Text:
The ruling sent shockwaves through the sport of figure skating and the Olympic community at large. While one can argue that there's no such thing as an entirely level playing field — there will always be someone who's naturally taller or shorter, or whose wealth affords them better training — clean sport is supposed to be a universal value. It's a sacred tenet that everyone should be striving for excellence fairly. And when someone does cheat, the expectation is that they will be dealt with swiftly and that fairness will be upheld. How were the other women in Beijing supposed to go out there and skate, knowing the competition wasn't fair? How were the other athletes who had spent years going through the indignities of antidoping protocols supposed to feel now?
With the integrity of the Games in crisis, the International Olympic Committee (IOC) announced that there would be no medal ceremonies for events in which Valieva made the podium. That meant that no medals would be awarded in the figure-skating team event — where Valieva and her ROC teammates finished first — or in the women's final if Valieva, who was favored to win gold, placed in the top three. Even the thought of it was crushing. That moment of receiving a medal, under the light of the Olympic flame, with your national flag raised, is a central part of the Olympic experience. No medal awarded once the case had been settled could replicate it or even come close.
But there would, in fact, be a medal ceremony in the women's event. Skating last, Valieva's free skate seemed to go wrong from the start. She under-rotated and stepped out of her opening quad salchow, and things never improved. She fell twice and only landed one or two jumping passes cleanly. Her uncharacteristically disastrous performance not only bumped her out of gold-medal position but off the podium altogether. Teammates Anna Shcherbakova and Alexandra Trusova took gold and silver, respectively, and Japan's Kaori Sakamoto earned the bronze.

What you will do:
[1] Please answer these from the figure-skating text:
(a) What did the International Olympic Committee announce for events in which Valieva made the podium?
(b) Which jump opened Valieva's free skate, the one she under-rotated and stepped out of?
(c) Who earned the bronze medal in the women's event?
[2] Carry on the figure-skating text from the point where it ends.

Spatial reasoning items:
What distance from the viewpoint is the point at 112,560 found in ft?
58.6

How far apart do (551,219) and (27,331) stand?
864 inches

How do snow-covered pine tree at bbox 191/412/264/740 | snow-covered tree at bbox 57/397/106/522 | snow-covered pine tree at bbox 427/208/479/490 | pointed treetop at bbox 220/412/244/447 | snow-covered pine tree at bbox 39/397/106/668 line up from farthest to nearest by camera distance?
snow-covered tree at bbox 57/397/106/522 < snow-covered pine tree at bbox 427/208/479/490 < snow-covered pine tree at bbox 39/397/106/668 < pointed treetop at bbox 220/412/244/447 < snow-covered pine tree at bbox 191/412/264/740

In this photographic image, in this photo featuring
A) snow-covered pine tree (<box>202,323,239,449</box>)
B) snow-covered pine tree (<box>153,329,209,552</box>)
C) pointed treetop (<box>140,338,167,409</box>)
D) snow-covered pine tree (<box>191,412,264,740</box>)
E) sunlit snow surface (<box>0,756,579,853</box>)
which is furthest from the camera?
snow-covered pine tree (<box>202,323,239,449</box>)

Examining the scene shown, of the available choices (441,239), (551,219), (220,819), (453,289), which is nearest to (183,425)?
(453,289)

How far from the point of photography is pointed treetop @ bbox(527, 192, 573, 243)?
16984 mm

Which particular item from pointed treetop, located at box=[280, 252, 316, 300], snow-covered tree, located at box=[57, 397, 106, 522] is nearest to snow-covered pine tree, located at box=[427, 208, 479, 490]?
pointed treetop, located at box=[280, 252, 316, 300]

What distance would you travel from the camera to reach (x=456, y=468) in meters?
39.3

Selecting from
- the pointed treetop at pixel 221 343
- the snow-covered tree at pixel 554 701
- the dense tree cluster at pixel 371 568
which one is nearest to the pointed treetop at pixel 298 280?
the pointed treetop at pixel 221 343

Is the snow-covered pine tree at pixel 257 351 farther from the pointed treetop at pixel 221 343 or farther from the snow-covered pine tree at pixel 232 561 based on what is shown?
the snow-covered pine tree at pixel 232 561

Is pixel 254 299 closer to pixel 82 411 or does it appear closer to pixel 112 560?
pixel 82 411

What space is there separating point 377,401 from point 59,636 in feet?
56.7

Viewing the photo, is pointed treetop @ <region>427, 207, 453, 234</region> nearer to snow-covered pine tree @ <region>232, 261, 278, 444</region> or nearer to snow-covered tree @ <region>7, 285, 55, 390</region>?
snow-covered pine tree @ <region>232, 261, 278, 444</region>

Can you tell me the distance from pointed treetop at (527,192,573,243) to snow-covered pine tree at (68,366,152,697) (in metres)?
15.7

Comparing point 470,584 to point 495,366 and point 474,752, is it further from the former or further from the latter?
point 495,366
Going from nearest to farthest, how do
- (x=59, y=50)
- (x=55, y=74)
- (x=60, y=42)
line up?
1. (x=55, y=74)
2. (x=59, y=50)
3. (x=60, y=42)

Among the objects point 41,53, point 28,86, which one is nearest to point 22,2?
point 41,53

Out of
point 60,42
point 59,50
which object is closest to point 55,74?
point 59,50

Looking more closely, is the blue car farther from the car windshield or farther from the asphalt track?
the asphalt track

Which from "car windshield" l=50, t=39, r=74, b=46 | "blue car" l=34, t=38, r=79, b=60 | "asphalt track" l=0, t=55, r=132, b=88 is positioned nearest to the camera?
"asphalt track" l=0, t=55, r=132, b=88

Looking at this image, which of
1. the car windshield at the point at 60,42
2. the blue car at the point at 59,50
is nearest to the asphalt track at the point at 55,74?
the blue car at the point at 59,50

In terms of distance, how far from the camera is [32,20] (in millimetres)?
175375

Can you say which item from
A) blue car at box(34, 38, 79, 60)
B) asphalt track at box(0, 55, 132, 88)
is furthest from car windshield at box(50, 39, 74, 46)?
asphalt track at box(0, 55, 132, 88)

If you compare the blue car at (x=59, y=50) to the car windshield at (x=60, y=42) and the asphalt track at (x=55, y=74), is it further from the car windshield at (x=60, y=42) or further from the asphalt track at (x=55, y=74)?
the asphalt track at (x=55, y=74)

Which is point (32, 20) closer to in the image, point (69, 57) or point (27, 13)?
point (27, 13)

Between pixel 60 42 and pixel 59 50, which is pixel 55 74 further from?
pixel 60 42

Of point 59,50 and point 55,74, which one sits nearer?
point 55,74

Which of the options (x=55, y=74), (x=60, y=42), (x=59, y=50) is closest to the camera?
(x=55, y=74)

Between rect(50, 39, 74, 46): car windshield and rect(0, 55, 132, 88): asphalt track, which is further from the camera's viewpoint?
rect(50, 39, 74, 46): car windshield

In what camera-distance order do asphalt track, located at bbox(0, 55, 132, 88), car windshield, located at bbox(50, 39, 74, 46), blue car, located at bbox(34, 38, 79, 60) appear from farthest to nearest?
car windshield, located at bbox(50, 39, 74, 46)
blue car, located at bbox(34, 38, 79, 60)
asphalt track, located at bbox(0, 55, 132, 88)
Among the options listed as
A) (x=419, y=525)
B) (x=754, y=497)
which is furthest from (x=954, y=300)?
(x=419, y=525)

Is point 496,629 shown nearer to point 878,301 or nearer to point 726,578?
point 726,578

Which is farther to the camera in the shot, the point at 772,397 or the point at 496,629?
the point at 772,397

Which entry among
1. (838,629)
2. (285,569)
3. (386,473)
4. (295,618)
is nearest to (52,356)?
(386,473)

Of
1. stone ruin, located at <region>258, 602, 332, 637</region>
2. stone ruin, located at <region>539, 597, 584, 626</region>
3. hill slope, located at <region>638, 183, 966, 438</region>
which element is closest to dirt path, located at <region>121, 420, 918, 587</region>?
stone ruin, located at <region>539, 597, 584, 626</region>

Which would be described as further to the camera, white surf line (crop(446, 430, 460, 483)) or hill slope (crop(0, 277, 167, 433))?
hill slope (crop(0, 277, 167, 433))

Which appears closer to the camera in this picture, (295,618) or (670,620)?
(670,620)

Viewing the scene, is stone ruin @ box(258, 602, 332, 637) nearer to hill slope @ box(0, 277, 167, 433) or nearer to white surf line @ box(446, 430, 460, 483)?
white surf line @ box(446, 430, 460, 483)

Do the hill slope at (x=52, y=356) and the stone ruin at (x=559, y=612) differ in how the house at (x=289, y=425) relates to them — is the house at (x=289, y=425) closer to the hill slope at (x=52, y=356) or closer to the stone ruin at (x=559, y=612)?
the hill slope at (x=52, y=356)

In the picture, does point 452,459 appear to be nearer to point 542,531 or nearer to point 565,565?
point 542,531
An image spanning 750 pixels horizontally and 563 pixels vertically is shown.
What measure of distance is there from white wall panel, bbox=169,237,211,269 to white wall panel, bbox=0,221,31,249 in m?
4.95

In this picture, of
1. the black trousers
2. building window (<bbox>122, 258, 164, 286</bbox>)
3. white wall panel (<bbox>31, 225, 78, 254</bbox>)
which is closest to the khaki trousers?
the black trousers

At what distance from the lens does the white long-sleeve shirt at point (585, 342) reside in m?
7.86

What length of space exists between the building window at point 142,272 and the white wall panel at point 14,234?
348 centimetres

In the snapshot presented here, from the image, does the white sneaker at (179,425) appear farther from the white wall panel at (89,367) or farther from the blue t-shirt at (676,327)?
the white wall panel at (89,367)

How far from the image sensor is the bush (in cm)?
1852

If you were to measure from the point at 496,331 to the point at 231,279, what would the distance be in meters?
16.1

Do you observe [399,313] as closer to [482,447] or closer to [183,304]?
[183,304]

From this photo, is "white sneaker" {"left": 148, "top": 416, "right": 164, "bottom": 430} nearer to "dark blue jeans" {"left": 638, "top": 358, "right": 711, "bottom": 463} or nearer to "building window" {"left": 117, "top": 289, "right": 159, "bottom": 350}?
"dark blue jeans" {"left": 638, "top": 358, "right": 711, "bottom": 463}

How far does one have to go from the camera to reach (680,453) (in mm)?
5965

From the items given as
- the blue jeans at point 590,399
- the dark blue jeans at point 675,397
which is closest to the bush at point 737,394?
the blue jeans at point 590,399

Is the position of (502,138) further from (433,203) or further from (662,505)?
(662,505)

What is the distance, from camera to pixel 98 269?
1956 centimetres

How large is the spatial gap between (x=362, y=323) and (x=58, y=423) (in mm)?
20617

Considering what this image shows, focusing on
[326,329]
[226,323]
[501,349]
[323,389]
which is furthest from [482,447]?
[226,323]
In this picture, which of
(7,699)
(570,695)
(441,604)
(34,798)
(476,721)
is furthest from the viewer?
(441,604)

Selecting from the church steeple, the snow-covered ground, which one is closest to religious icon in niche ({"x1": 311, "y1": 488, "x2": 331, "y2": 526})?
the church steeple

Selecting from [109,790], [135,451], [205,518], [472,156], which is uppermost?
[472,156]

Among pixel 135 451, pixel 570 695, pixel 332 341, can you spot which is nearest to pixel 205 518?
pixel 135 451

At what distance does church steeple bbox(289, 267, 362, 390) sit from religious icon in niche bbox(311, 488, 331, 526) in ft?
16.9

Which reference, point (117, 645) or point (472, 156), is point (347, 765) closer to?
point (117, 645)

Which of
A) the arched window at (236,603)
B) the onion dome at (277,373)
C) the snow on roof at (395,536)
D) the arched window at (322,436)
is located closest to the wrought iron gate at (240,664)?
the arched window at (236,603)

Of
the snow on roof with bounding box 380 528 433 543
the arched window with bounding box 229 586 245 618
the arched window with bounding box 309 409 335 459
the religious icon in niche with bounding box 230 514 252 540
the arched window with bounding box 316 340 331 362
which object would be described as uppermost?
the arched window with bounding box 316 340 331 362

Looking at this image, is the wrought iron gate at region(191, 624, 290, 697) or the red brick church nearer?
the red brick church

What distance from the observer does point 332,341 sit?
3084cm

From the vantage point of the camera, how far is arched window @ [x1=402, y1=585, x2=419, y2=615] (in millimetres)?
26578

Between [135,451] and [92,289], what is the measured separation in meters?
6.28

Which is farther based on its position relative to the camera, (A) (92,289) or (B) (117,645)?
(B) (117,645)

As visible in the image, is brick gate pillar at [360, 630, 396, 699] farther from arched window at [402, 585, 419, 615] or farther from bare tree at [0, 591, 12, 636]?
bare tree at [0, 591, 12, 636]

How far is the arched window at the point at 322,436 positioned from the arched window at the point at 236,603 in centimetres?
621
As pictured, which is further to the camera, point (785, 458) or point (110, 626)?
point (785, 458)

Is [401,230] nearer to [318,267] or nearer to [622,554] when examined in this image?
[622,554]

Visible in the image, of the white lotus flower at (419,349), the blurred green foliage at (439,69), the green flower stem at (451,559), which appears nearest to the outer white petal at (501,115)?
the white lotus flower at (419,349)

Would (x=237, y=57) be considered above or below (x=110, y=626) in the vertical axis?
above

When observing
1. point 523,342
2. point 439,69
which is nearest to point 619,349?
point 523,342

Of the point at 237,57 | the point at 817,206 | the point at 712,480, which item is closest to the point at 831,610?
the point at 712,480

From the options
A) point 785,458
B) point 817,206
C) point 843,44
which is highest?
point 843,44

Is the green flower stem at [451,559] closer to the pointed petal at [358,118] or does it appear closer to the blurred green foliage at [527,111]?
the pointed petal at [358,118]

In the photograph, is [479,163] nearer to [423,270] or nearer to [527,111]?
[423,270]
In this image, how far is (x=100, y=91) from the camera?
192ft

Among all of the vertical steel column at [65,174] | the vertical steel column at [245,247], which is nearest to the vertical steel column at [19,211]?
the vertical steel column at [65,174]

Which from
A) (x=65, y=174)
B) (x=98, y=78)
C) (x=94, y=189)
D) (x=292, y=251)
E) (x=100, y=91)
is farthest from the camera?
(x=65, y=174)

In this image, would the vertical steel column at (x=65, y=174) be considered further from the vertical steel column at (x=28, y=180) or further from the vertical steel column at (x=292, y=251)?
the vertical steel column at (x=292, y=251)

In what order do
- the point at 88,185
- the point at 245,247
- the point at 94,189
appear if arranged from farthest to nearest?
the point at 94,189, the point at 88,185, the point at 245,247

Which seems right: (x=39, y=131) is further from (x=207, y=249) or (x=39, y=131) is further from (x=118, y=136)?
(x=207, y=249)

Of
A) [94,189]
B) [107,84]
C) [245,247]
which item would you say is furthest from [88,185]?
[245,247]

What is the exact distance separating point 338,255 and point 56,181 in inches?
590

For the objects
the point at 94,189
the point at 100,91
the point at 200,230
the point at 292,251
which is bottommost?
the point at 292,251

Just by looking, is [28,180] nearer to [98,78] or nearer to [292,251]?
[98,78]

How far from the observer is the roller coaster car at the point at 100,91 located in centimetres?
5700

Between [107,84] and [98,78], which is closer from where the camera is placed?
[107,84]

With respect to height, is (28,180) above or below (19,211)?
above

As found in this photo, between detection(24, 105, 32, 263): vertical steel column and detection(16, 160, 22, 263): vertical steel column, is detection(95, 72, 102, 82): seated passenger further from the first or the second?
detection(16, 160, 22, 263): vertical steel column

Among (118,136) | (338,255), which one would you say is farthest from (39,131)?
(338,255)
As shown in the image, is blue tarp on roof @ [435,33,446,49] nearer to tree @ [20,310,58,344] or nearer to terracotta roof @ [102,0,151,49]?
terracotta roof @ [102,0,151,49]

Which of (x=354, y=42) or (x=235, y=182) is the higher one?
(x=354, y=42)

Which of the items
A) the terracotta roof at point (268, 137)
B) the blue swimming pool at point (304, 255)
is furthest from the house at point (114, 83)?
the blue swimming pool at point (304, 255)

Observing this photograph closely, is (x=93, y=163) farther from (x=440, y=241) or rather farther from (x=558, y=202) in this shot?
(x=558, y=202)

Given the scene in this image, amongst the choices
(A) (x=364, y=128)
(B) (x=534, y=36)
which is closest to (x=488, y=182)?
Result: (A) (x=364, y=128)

Results for each task:
[1]
(a) There would be no medal ceremonies for those events.
(b) Her quad salchow.
(c) Japan's Kaori Sakamoto.

[2]
The actual standings, however, were nothing compared to the meltdown that followed. As Valieva walked backstage, Trusova was seen sobbing, screaming, and even apparently refusing to go to the podium at one point. NBC commentator Johnny Weir translated some of her distraught words as, "I can't see this. I won't see this." Valieva was in tears and being comforted by what appeared to be an Olympics volunteer, while Shcherbakova stood alone and stony-faced, without anyone from her team to congratulate her. Even Sakamoto's happy tears seemed burdened and disbelieving at first, although she appeared much happier as the minutes went on, skipping out onto the ice and later gleefully embracing teammate Wakaba Higuchi in one of the sweeter moments of a devastating and chaotic event.
This is certainly not the Olympics anyone dreamed of, overshadowed by a doping scandal and all the questions it has raised.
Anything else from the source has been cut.